Al-Jazeera, qui avait envoyé ses journalistes travailler sans accréditation en Égypte où son bureau avait été fermé, a aussi qualifié le verdict d'«injuste». Cette décision n'est que le dernier épisode du bras de fer entre Le Caire et le Qatar qui, malgré les pressions, continue de défendre les Frères musulmans du président destitué Mohamed Morsi.

«Beaucoup de juges pensent que l'Etat était menacé» sous la présidence Morsi, «ils prennent aujourd'hui une revanche», estime le politologue Hassan Nafaa, «avec des verdicts extrêmement sévères et non justifiés: des centaines de condamnations à mort, des journalistes envoyés en prison».

Climat maccarthyste

Le verdict de lundi n'est qu'un nouvel épisode des graves atteintes aux droits de l'Homme dans le pays, où il y a un an, M. Sissi alors chef de l'armée destituait le premier président élu démocratiquement en Égypte, l'islamiste Morsi.

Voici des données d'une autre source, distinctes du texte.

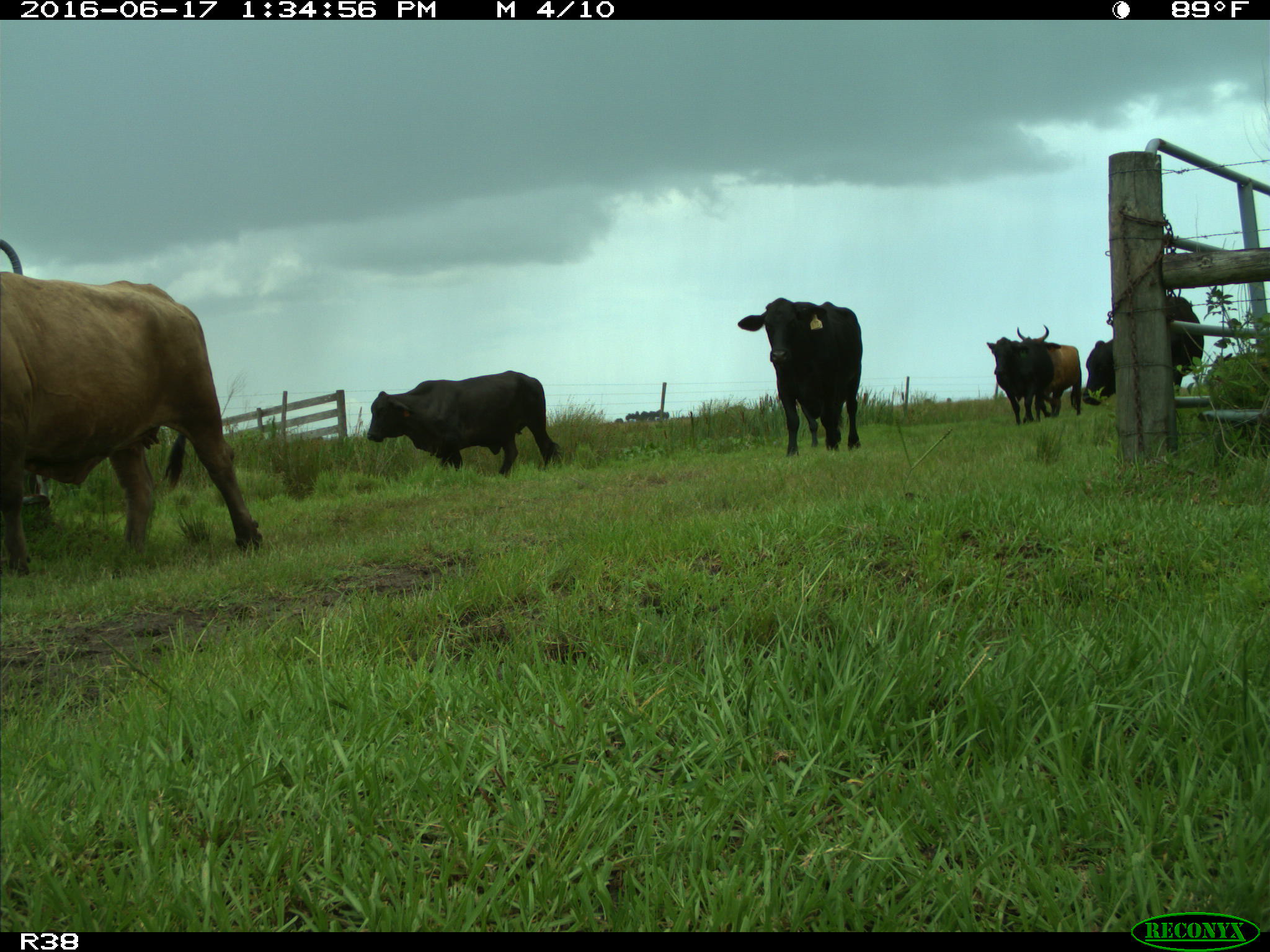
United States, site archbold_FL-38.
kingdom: Animalia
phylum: Chordata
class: Mammalia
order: Artiodactyla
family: Bovidae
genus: Bos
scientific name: Bos taurus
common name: domestic cow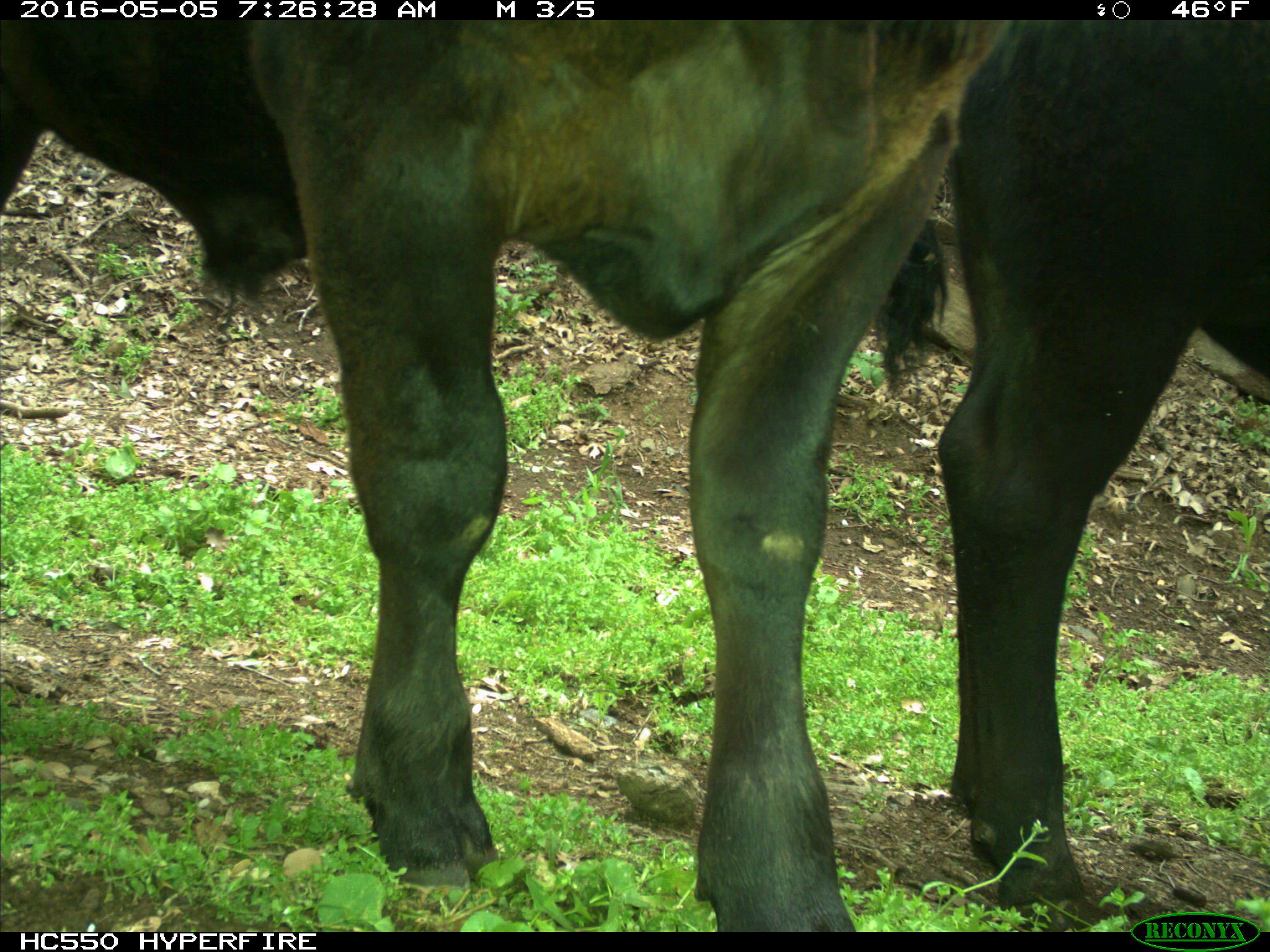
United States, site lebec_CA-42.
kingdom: Animalia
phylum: Chordata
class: Mammalia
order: Artiodactyla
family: Bovidae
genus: Bos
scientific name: Bos taurus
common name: domestic cow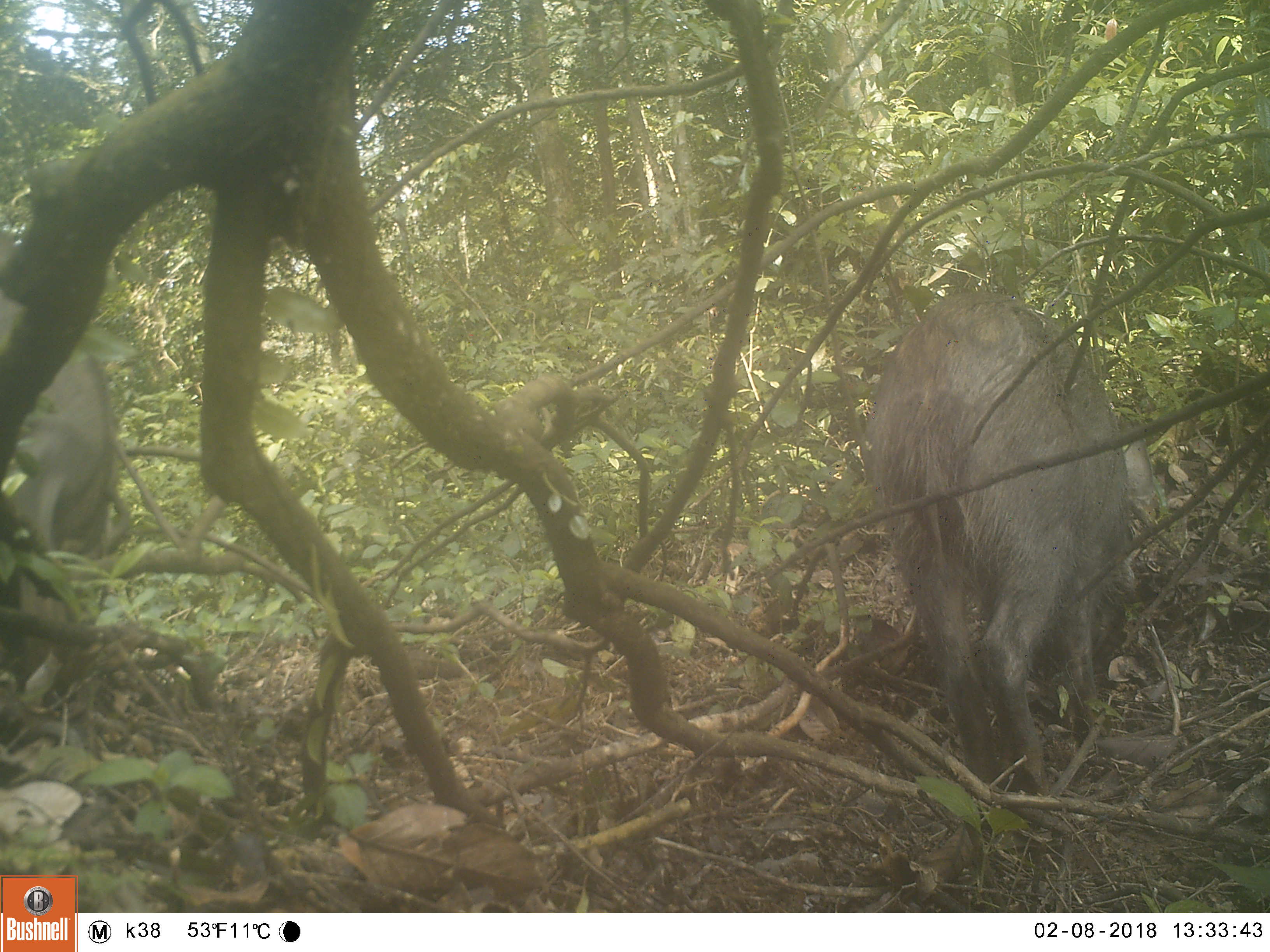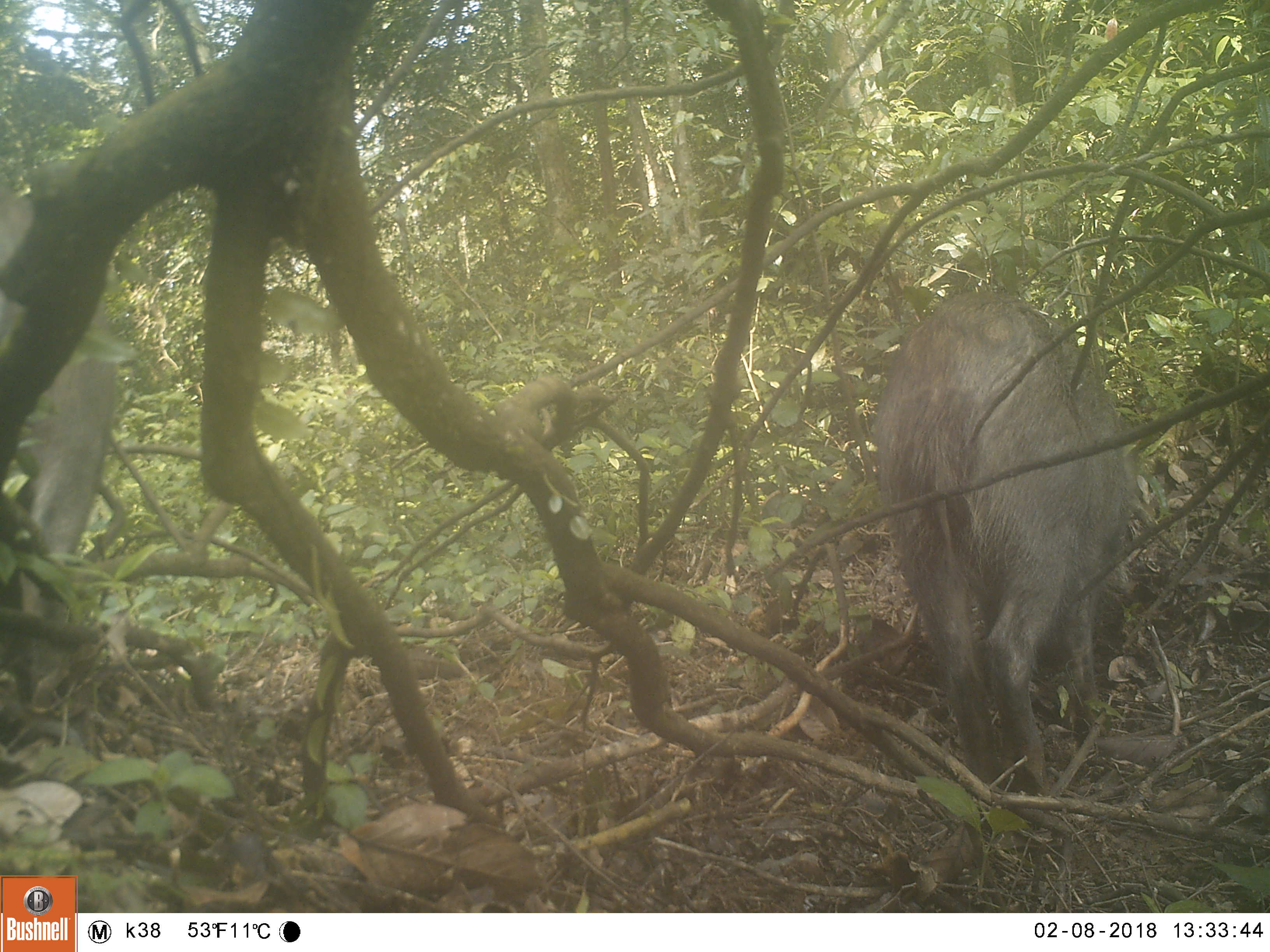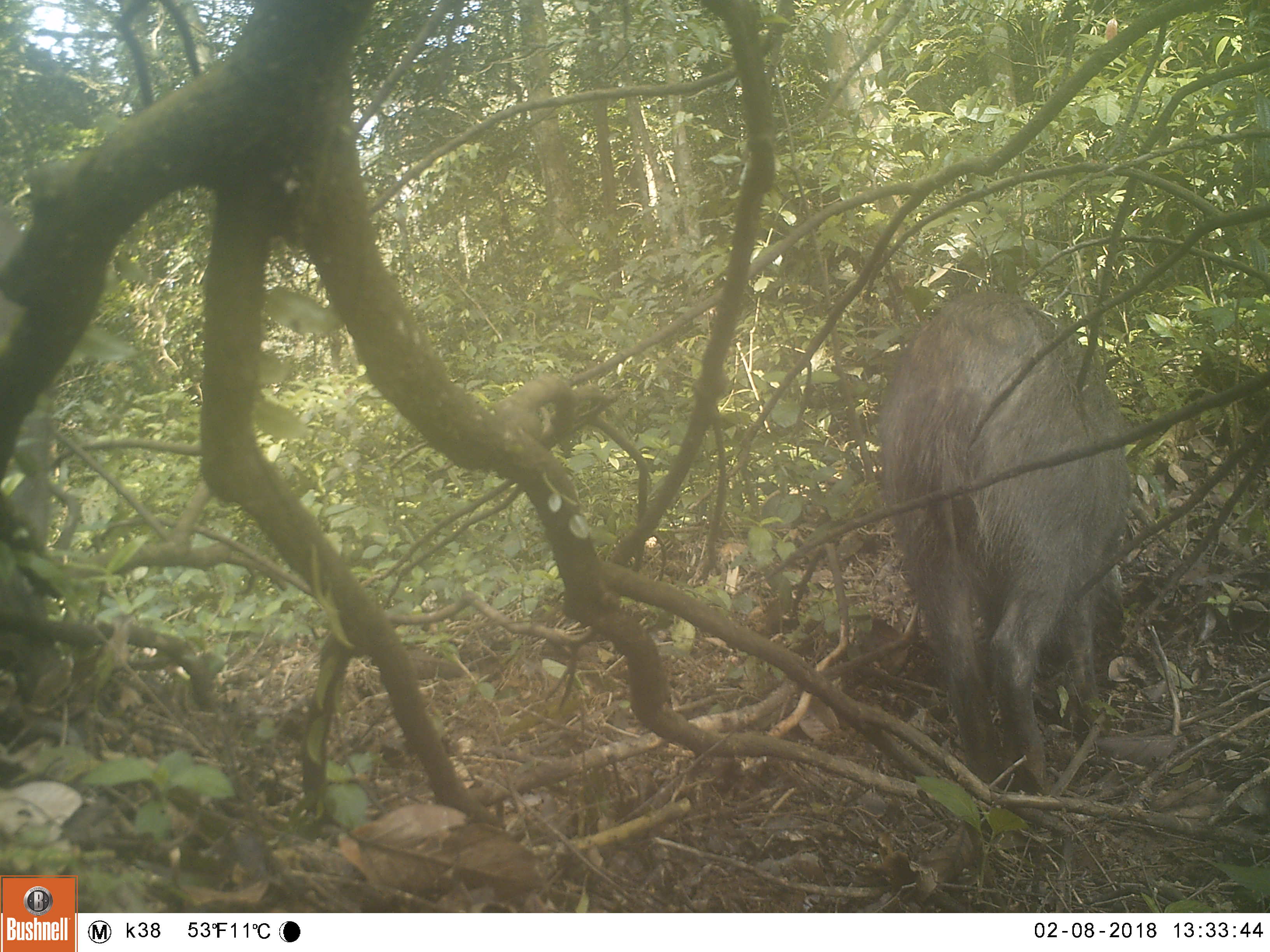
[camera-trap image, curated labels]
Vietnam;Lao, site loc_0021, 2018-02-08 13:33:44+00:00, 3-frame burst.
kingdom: Animalia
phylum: Chordata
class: Mammalia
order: Artiodactyla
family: Suidae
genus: Sus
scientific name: Sus scrofa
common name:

Depuis juillet, plus de 1.400 manifestants pro-Morsi ont été tués, 15.000 personnes arrêtées et des centaines condamnées à mort par une justice qui achève de bâillonner l'opposition en prononçant de sévères peines de prison à l'encontre de plusieurs figures des mouvements de la jeunesse progressiste.

«Ces dernières décisions viennent confirmer que l'Égypte est saisie par un climat purement maccarthyste», estime Karim Bitar, spécialiste du Moyen-Orient, pour qui «l'Égypte a besoin d'un État de droit et non pas d'un bonapartisme voulant se montrer magnanime».

M. Sissi se retrouve désormais devant deux choix: se montrer ferme et prouver sur la scène nationale qu'il est bien l'homme à poigne qu'une majorité réclame après trois ans de «chaos». Ou accorder la grâce réclamée par une communauté internationale dont les condamnations ne sont que verbales.

Pour les experts, Le Caire sait qu'il peut compter sur plusieurs atouts de taille: aucune capitale ne peut se brouiller durablement avec le premier pays arabe à avoir fait la paix avec Israël et poids lourd de la politique arabe.

Ainsi, comme à chaque crise depuis la révolte de 2011 qui a mis fin à 30 ans de pouvoir autoritaire de Hosni Moubarak, les États-Unis ont redit leur «effroi» sur le bilan des droits de l'Homme en Égypte, mais n'ont à aucun moment remis en cause le déblocage du tiers de la substantielle aide à l'armée --1,3 milliard de dollars--, leur «meilleur investissement» pour la stabilité dans la région, selon le secrétaire d'État John Kerry.

La presse égyptienne évoquait mardi le verdict contre les «terroristes» --le vocable désormais systématiquement accolé à la confrérie-- accusés d'avoir «terni l'image de l'Égypte», une accusation qui porte dans un pays à la fibre nationaliste exacerbée.

Les rares voix dénonçant le verdict en Égypte se trouvaient sur les réseaux sociaux, à l'image du célèbre blogueur The Big Pharaoh qui choisit la comparaison. «Journalistes: 7 à 10 ans de prison. Moubarak: 3 ans pour 30 ans de corruption.